Problem set –
• a. Reproduce the passage of the Philadelphia abortion legislation article from "The measures would protect" to "or civil suits.".
• b. Name the Philadelphia City Council members who introduced the legislation described in the article on Philadelphia abortion protections.
• c. Resume writing the article on Philadelphia's abortion protection bills after its last sentence.

Provided passage –
★ ★ ★ ★ ★ ★ ★

The measures would protect abortion access within Philadelphia, update the city’s anti-discrimination law to protect reproductive health decisions, and bar city resources from being used to cooperate with out-of-state investigations.
Three Philadelphia City Council members have introduced legislation aimed at protecting abortion access within city limits and establishing privacy protection laws for those seeking or providing reproductive health care in the city.
The joint legislation was introduced by councilmembers Helen Gym (At-Large), Kendra Brooks (At-Large), and Jamie Gauthier (3rd District).
The measures would:
● Limit the sharing of information on reproductive healthcare decisions for the purposes of prosecution or civil suits.
● Protect patients and providers from “vigilante” lawsuits related to reproductive healthcare decisions by enacting a right to counter-sue.
● Update Philadelphia’s anti-discrimination laws to protect reproductive health decisions from workplace discrimination and retaliation.
The legislative package also aims to work with providers to increase safety at clinics, and to create an abortion access task force and to support allocating additional city funds to help offset the costs of abortions and reproductive care among other requests.
“We want to affirm our municipal rights at this time to be able to establish new protections for individuals, for people here in this city and to be able to send that message broadly across the state and across the country,” Gym said during a press conference Wednesday to announce the legislation.
While Philadelphia City Council members who support the measure expect pushback, Gym said she hoped the bills would set some legal precedent and “advance new territory” in protecting reproductive health decisions.
Philadelphia isn’t the first municipality in the commonwealth to consider local regulations around abortion access.
Pittsburgh City Council passed three bills in July aimed at protecting access to abortion locally. Those measures included a law that protects abortion providers from out-of-state investigations — known as a shield law and legislation that requires local law enforcement agencies to deprioritize the enforcement of any criminal ban on abortion enacted at the state level.
The third Pittsburgh bill increased scrutiny on practices at pregnancy crisis centers, which often work to dissuade pregnant women from seeking abortions. It creates a complaint process for what the council said were deceptive practice and a way to refer those complaints for possible criminal investigation.

★ ★ ★ ★ ★ ★ ★

Stored data
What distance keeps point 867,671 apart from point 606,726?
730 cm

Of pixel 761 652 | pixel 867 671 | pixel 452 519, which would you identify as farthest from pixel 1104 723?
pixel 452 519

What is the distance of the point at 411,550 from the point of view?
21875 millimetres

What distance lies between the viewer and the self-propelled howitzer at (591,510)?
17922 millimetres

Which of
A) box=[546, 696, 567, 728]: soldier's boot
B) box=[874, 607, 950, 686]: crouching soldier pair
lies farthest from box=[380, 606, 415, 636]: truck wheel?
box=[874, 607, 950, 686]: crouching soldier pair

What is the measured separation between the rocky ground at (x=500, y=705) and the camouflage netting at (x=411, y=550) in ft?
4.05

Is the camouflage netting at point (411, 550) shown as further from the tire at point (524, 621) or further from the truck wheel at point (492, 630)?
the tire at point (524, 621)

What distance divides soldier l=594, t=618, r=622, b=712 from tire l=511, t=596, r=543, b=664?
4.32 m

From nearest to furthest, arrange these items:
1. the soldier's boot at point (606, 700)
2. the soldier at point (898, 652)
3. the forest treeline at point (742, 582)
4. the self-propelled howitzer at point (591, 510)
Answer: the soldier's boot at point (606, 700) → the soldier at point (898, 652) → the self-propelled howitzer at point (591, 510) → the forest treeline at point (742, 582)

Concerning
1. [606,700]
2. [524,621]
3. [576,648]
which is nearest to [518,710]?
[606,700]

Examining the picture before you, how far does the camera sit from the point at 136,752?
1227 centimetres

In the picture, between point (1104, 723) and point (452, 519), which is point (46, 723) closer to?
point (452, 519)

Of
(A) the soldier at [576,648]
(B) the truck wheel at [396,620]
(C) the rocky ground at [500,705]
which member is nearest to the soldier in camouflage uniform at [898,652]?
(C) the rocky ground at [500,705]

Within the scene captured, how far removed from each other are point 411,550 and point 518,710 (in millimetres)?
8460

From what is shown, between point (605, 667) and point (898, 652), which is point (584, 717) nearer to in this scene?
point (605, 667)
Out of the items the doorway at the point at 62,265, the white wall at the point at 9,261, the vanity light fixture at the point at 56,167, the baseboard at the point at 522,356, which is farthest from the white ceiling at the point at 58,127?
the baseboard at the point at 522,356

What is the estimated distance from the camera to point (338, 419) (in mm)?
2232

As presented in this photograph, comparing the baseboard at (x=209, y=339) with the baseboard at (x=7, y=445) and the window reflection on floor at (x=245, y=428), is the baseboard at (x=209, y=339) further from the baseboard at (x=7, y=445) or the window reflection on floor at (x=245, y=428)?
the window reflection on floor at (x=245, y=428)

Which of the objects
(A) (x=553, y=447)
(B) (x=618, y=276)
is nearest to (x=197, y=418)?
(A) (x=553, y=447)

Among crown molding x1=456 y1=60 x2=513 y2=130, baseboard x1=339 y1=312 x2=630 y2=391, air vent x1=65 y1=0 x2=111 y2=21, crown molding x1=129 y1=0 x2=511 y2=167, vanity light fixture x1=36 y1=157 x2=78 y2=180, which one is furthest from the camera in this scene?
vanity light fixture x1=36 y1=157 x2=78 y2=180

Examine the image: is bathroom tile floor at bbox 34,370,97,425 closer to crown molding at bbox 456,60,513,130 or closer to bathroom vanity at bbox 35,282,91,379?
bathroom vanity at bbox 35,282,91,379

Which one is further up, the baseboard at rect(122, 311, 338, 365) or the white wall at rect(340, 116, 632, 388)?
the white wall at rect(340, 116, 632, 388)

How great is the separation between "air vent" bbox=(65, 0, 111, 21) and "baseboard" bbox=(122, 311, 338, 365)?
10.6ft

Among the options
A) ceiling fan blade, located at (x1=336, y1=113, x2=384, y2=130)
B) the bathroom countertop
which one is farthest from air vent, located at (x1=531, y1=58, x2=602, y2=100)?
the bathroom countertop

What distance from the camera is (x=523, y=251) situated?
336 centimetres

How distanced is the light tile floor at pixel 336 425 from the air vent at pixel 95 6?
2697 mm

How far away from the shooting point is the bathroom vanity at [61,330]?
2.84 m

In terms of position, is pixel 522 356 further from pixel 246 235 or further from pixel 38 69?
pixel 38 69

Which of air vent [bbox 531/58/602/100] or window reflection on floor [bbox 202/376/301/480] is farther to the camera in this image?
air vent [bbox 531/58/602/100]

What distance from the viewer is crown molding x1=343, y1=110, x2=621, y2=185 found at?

★ ★ ★ ★ ★ ★ ★

Answers by task –
• a.
The measures would protect abortion access within Philadelphia, update the city’s anti-discrimination law to protect reproductive health decisions, and bar city resources from being used to cooperate with out-of-state investigations.
Three Philadelphia City Council members have introduced legislation aimed at protecting abortion access within city limits and establishing privacy protection laws for those seeking or providing reproductive health care in the city.
The joint legislation was introduced by councilmembers Helen Gym (At-Large), Kendra Brooks (At-Large), and Jamie Gauthier (3rd District).
The measures would:
● Limit the sharing of information on reproductive healthcare decisions for the purposes of prosecution or civil suits.

• b. Helen Gym, Kendra Brooks, Jamie Gauthier

• c.
Pennsylvania’s Democratic Gov. Tom Wolf signed an executive order in July protecting out-of-state individuals seeking abortion services in the commonwealth, as well as for the medical professionals who provide the services.
These efforts to protect abortion access in Pensylvania follow the US Supreme Court’s June decision overturning Roe v. Wade, a ruling that pushed regulating abortions to states. The proposed Philadelphia legislation comes less than two months before midterm elections that will likely decide the future of abortion access in Pennsylvania moving forward.
On Tuesday, Republican US Sen. Lindsey Graham introduced a bill to ban abortions nationwide after 15 weeks. The bill won’t be considered before November since Democrats currently control the Senate.
Since the fall of Roe v. Wade at the end of June, sudden abortion bans and restrictions in neighboring states have made it necessary for more people to travel to Pennsylvania for abortion services.
In 2020, there were 32,123 abortions performed in Pennsylvania, according to a report from the state Department of Health, with out-of-state patients accounting for 2,144 of those abortions.
Planned Parenthood Keystone estimates that 8,500 out-of-state patients could flock to Pennsylvania to seek abortion care this year. In particular, Planned Parenthood expects many of them will arive from neighboring states like Ohio, which passed a ban on abortions after 6 weeks in 2019, and West Virginia, where the state legislature just passed a ban on nearly all abortions, with narrow exceptions to save the pregnant person’s life or in cases of rape or incest, so long as the victim reports the crime. Abortion had been legal up to 20 weeks since July, when a state judge blocked a pre-Roe ban that dated back to the 19th century.
Since the end of June, staff at the Allegheny Reproductive Health Center in Pittsburgh have been answering 10x more phone calls and are helping 3x the number of patients, Dr. Sheila Ramgopal, OBGYN and CEO of the center, said. About 60% to 70% of current patients are from out of state, up from the center’s typical 30% rate.
Information from the Associated Press was used in this story.